Objective A :: Output the part of the climate passage starting with "1. A study published" and going on through "ppm each year.", word for word.
START Selected text
Thanks to author and JVNA advisor Dan Brook for forwarding us this material. It certainly is consistent with the Tu B’Shvat op-ed article above.

Please take action to support a comprehensive climate and energy bill.

In the last year alone, new evidence has emerged that the climate crisis is nearer—and scarier—than we had believed.

Please take action now to urge your Senators to support comprehensive climate and clean energy legislation that will reinvigorate our economy and create millions of new jobs.

The stakes are high. We must start cutting our carbon emissions now, or we may soon lose the ability to prevent runaway global warming.

Here are 10 startling facts we learned in 2009 that underscore the climate threat:

1. A study published in the journal Science reports that the current level of carbon dioxide (CO2) in the atmosphere – about 390 parts per million – is higher today than at any time in measurable history -- at least the last 2.1 million years. Previous peaks of CO2 were never more than 300 ppm over the past 800,000 years, and the concentration is rising by around 2 ppm each year.

2. The World Meterological Organization reported that 2000-2009 was the hottest decade on record with 8 of the hottest 10 years having occurred since 2000.

3. 2009 will end up as one of the 5 hottest years since 1850 and the U.K.'s Met Office predicts that, with a moderate El Nino, 2010 will likely break the record.

4. The National Snow and Ice Data Center reported that while a bit more summer Arctic sea ice appeared in 2009 than the record breaking lows of the last two years, it was still well below normal levels. Given that the Arctic ice cover remains perilously thin, it is vulnerable to further melting, posing an ever increasing threat to Arctic wildlife including polar bears.

5. The Arctic summer could be ice-free by mid-century, not at the end of the century as previously expected, according to a study by the National Oceanic and Atmospheric Administration.

6. Recent observations published in the highly respected Nature Geosciences indicate that the East Antarctica ice sheet has been shrinking. This surprised researchers, who expected that only the West Antarctic ice sheet would shrink in the near future because the East Antarctic ice sheet is colder and more stable.

7. The U.S. Global Change Research Program completed an assessment of what is known about climate change impacts in the US and reported that, "Climate changes are already observed in the United States and… are projected to grow." These changes include "increases in heavy downpours, rising temperature and sea level, rapidly retreating glaciers, thawing permafrost, lengthening ice-free seasons in the ocean and on lakes and rivers, earlier snowmelt, and alterations in river flows."
END Selected text
Objective B :: Gather every line of the entries that contains the string "appear", matching its case.
START Data for this task
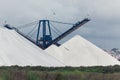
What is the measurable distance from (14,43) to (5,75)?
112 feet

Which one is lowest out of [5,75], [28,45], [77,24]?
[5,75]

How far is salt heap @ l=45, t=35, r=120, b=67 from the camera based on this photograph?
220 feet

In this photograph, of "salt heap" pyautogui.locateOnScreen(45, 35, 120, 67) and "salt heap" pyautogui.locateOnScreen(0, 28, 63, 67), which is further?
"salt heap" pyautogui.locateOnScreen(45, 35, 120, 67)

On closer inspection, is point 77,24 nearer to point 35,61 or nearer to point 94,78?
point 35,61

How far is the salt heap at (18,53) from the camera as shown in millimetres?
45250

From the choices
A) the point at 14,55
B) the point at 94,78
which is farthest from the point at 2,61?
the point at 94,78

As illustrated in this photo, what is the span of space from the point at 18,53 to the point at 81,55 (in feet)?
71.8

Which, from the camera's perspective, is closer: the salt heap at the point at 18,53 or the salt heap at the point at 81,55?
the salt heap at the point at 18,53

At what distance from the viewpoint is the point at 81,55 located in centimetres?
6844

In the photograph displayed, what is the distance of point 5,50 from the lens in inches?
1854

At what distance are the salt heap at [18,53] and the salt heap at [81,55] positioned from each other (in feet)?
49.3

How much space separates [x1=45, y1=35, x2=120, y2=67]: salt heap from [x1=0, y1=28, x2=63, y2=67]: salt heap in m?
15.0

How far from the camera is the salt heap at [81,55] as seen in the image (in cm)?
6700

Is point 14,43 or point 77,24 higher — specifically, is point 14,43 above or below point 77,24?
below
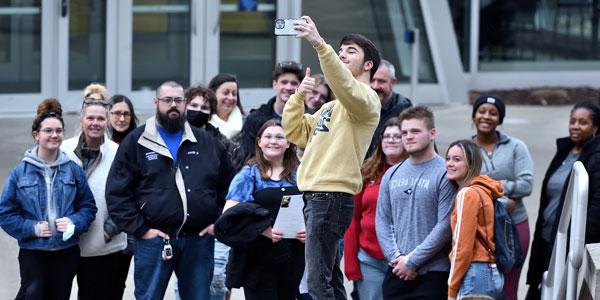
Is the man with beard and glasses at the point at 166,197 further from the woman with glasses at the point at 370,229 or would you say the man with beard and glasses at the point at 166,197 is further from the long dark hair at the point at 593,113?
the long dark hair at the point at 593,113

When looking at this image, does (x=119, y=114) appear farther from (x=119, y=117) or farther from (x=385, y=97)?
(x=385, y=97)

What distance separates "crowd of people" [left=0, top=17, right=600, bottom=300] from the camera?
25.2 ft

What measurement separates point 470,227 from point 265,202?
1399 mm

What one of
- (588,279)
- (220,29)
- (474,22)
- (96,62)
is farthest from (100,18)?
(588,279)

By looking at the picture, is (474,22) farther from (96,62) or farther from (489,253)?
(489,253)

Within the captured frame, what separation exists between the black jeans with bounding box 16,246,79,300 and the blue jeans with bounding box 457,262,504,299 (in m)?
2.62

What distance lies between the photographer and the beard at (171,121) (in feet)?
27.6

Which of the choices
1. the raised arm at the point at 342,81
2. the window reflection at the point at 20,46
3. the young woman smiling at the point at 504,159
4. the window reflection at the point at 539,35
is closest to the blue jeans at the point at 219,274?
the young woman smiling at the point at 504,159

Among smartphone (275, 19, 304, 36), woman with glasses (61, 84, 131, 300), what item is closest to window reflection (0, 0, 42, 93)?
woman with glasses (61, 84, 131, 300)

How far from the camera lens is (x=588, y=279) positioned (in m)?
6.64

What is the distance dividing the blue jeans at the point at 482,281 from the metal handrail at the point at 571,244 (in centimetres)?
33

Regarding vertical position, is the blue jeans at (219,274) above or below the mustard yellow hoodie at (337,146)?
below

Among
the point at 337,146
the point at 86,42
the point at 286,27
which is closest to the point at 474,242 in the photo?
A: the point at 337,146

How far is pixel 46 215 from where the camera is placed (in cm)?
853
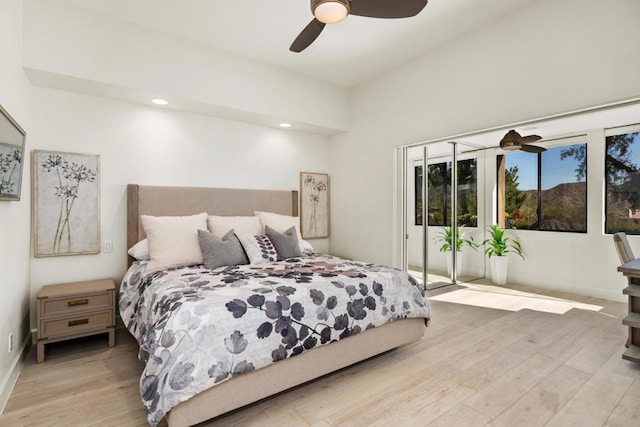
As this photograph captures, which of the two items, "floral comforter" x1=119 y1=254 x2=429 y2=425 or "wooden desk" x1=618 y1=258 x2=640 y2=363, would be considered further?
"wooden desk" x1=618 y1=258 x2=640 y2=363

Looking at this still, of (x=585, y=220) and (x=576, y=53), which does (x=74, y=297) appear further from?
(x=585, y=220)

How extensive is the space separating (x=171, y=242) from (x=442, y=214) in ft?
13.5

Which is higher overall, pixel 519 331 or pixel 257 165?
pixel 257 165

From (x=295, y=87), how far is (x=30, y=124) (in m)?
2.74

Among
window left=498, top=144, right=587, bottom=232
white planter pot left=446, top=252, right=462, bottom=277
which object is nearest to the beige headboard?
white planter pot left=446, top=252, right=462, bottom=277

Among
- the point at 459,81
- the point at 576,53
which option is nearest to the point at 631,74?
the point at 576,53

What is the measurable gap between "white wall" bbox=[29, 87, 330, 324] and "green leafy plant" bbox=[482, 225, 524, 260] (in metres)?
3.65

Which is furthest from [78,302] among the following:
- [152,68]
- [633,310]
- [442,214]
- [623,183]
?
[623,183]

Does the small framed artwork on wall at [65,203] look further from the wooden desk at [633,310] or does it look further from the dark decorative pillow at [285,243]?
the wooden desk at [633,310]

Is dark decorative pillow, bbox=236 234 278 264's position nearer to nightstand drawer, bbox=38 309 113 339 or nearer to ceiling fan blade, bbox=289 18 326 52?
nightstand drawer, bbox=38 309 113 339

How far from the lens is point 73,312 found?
END Data for this task
Full output A ::
1. A study published in the journal Science reports that the current level of carbon dioxide (CO2) in the atmosphere – about 390 parts per million – is higher today than at any time in measurable history -- at least the last 2.1 million years. Previous peaks of CO2 were never more than 300 ppm over the past 800,000 years, and the concentration is rising by around 2 ppm each year.

Full output B ::
When looking at this image, does (x=119, y=114) appear farther from (x=119, y=117) or farther from (x=385, y=97)?
Looking at this still, of (x=585, y=220) and (x=576, y=53), which does (x=74, y=297) appear further from?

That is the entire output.